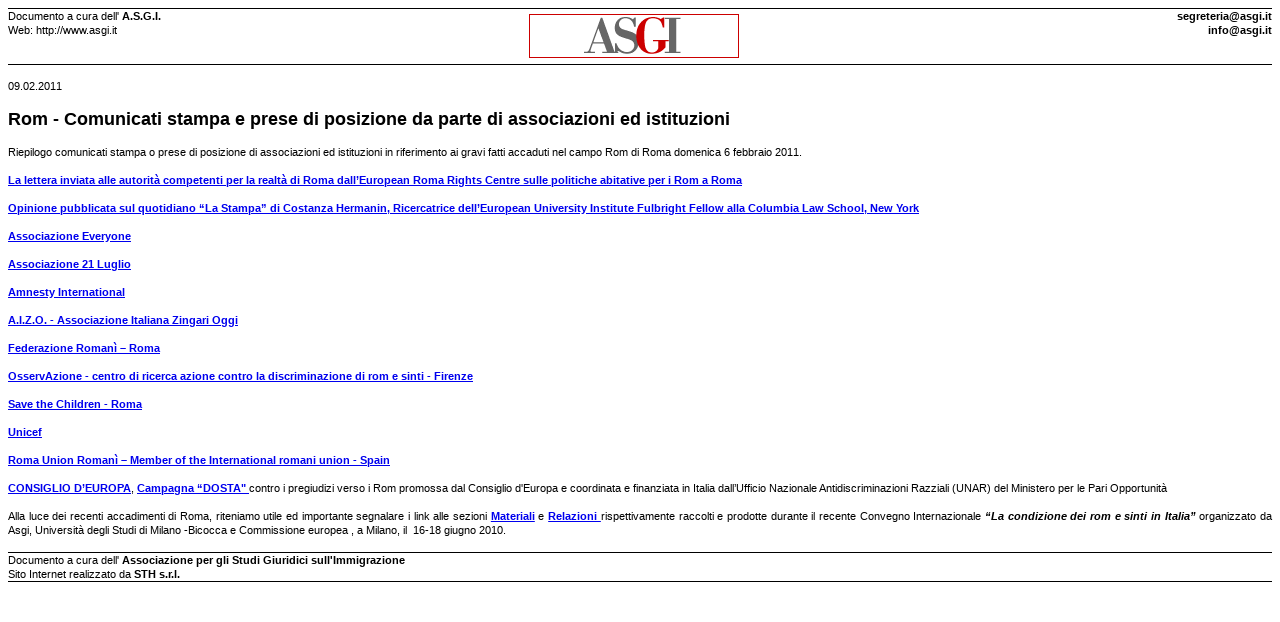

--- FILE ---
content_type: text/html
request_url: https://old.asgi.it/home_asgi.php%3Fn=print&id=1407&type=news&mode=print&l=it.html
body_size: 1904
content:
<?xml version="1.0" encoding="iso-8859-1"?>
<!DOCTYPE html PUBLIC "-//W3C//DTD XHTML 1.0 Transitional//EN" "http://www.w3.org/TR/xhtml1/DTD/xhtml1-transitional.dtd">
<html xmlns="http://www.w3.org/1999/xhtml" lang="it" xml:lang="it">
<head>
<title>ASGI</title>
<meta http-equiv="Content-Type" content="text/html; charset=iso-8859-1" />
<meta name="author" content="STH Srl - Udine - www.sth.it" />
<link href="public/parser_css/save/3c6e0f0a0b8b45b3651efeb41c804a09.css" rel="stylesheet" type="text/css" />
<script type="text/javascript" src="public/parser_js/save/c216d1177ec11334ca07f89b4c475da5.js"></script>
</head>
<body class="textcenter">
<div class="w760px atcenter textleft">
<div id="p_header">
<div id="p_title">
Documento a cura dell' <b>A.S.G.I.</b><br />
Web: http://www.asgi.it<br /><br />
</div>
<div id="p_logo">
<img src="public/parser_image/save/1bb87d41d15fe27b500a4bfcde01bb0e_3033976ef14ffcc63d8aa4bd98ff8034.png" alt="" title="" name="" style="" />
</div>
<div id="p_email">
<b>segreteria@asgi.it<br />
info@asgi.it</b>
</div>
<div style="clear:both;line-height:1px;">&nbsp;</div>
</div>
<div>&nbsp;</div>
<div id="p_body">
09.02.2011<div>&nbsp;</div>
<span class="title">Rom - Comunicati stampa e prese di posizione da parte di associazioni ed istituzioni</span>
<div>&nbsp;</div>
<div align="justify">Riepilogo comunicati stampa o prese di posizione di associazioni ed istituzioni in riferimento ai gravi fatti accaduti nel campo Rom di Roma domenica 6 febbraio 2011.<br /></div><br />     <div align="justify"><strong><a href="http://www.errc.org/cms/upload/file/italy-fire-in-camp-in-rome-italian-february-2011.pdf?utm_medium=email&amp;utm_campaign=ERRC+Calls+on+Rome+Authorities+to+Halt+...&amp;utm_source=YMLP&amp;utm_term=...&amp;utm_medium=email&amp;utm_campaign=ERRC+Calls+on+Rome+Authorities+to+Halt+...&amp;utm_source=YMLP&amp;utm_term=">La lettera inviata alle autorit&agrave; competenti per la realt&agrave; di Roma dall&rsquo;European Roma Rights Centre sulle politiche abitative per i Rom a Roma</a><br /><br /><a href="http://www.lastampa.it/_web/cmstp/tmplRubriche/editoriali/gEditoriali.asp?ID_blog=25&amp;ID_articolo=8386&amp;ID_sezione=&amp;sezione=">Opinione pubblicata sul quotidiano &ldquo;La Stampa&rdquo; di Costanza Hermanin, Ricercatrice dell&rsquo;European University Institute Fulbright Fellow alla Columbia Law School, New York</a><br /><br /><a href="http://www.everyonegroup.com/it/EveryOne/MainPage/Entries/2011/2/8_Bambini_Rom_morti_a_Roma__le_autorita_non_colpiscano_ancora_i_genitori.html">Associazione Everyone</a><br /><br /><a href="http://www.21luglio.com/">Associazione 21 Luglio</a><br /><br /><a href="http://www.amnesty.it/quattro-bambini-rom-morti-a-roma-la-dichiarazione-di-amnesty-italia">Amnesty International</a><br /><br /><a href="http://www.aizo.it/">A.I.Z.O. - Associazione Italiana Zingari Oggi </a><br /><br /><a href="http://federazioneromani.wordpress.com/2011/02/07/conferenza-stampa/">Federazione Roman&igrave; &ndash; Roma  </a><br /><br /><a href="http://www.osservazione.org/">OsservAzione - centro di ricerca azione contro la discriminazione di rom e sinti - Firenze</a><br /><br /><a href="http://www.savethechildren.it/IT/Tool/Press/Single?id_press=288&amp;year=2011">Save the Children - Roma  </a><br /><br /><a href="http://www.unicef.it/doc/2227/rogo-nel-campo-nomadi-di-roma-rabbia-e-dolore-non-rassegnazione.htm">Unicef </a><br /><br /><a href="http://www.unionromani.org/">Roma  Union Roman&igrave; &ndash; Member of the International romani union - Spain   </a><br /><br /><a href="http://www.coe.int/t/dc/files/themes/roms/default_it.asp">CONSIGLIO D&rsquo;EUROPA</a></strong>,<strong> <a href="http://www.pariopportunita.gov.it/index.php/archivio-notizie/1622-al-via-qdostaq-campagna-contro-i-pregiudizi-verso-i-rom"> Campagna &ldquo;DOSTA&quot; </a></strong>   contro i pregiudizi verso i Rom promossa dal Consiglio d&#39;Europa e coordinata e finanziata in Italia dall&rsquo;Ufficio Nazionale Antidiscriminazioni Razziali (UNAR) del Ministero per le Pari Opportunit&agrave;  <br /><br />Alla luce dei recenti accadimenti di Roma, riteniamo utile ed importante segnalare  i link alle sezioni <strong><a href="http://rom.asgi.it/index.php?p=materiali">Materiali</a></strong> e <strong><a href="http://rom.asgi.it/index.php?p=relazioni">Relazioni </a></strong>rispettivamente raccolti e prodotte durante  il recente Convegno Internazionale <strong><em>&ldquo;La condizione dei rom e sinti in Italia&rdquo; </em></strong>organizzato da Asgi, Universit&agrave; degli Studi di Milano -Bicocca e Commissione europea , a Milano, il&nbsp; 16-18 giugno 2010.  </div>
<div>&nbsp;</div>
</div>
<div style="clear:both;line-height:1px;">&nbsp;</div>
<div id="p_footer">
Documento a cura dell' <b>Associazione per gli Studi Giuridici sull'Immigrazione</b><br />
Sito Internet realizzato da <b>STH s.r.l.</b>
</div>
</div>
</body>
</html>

--

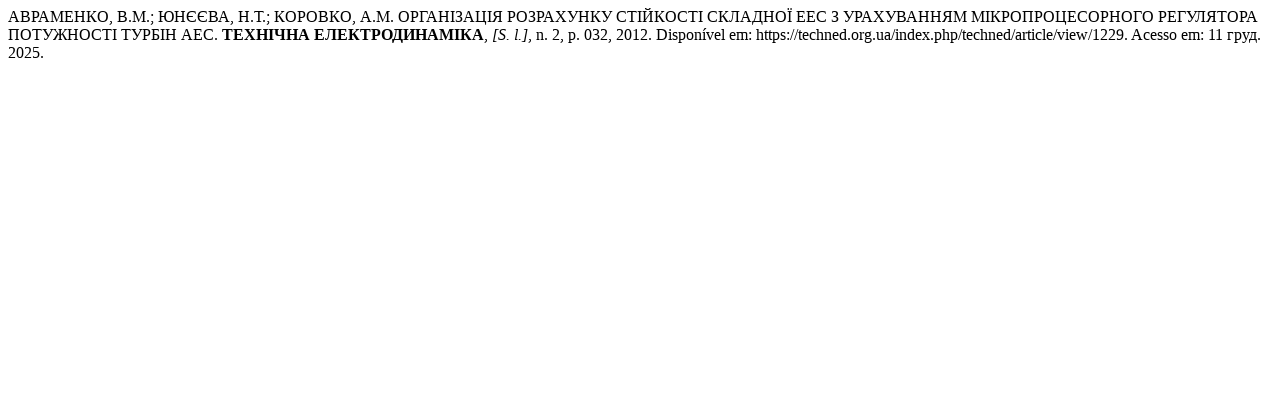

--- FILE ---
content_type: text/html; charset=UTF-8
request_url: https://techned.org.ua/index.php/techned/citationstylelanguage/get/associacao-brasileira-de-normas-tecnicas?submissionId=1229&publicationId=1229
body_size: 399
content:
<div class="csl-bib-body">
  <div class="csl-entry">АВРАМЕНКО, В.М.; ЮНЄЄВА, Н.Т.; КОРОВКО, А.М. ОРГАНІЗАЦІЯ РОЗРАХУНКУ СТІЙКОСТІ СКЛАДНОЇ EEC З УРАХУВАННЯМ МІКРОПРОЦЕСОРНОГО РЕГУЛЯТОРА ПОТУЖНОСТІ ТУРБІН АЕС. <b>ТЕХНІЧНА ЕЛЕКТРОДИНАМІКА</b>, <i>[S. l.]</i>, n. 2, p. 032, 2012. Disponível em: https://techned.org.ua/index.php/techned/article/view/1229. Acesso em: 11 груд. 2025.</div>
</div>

Requirement:
Take each line of the material above that holds the string "charset" and copy it.

Exercise output:
<meta http-equiv="Content-Type" content="text/html; charset=iso-8859-1" />
content_type: text/html; charset=UTF-8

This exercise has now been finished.